#### Aim of the task
Here the job is to print only the lines from the one containing "シセイドウ(SHISEIDO (資生堂))のイハダアレルスクリーンEX 100g(日用品/生活雑貨)" to the end of the entries, both included, exactly as they stand, with pictures excluded.

#### Data supplied
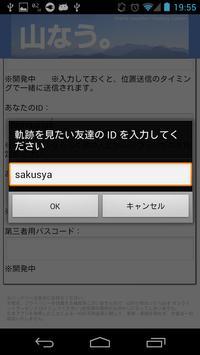 山なう。 ――オンライン移動履歴トラッキングとSNS(β) screenshot 3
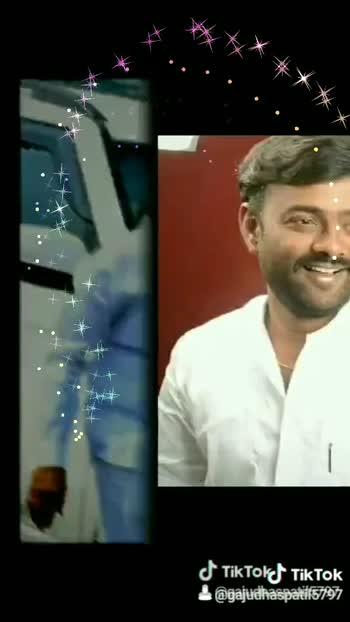 only nana only Dada only bhaiya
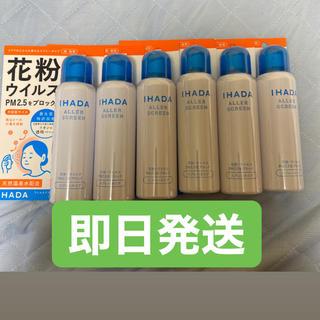 シセイドウ(SHISEIDO (資生堂))のイハダアレルスクリーンEX 100g(日用品/生活雑貨)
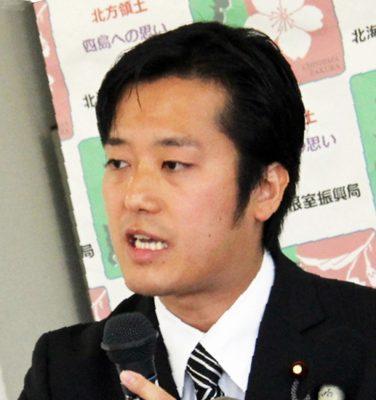 丸山穂高議員の写真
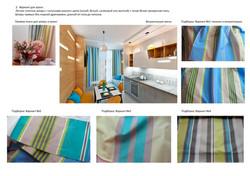 Концепция по текстилю выложить на листы_Страница_2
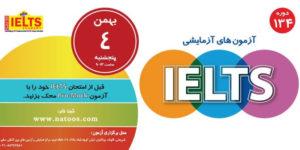 ثبت نام دوره 134 آزمون ماک آیلتس (IELTS Pro-Mock)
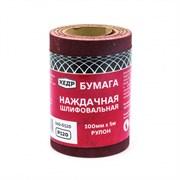 Бумага наждачная шлифовальная Кедр 140-0120, 100ммx5м, Р120, бумажная основа, лист в рулоне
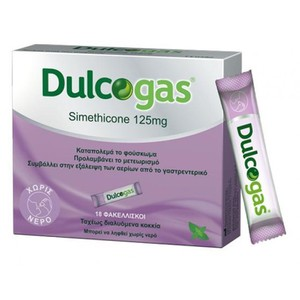 DULCOGAS Simethicone 125mg 18 φακελλίσκοι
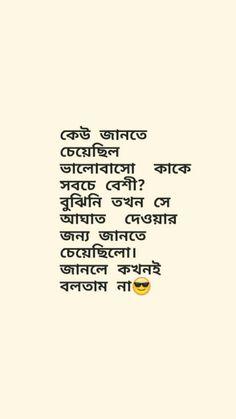 Lyric Quotes, Lyrics, Bangla Love Quotes, Love Sms, Facebook, Math, Sayings, Blog, Song Quotes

#### Answer section
 シセイドウ(SHISEIDO (資生堂))のイハダアレルスクリーンEX 100g(日用品/生活雑貨)
 丸山穂高議員の写真
 Концепция по текстилю выложить на листы_Страница_2
 ثبت نام دوره 134 آزمون ماک آیلتس (IELTS Pro-Mock)
 Бумага наждачная шлифовальная Кедр 140-0120, 100ммx5м, Р120, бумажная основа, лист в рулоне
 DULCOGAS Simethicone 125mg 18 φακελλίσκοι
 Lyric Quotes, Lyrics, Bangla Love Quotes, Love Sms, Facebook, Math, Sayings, Blog, Song Quotes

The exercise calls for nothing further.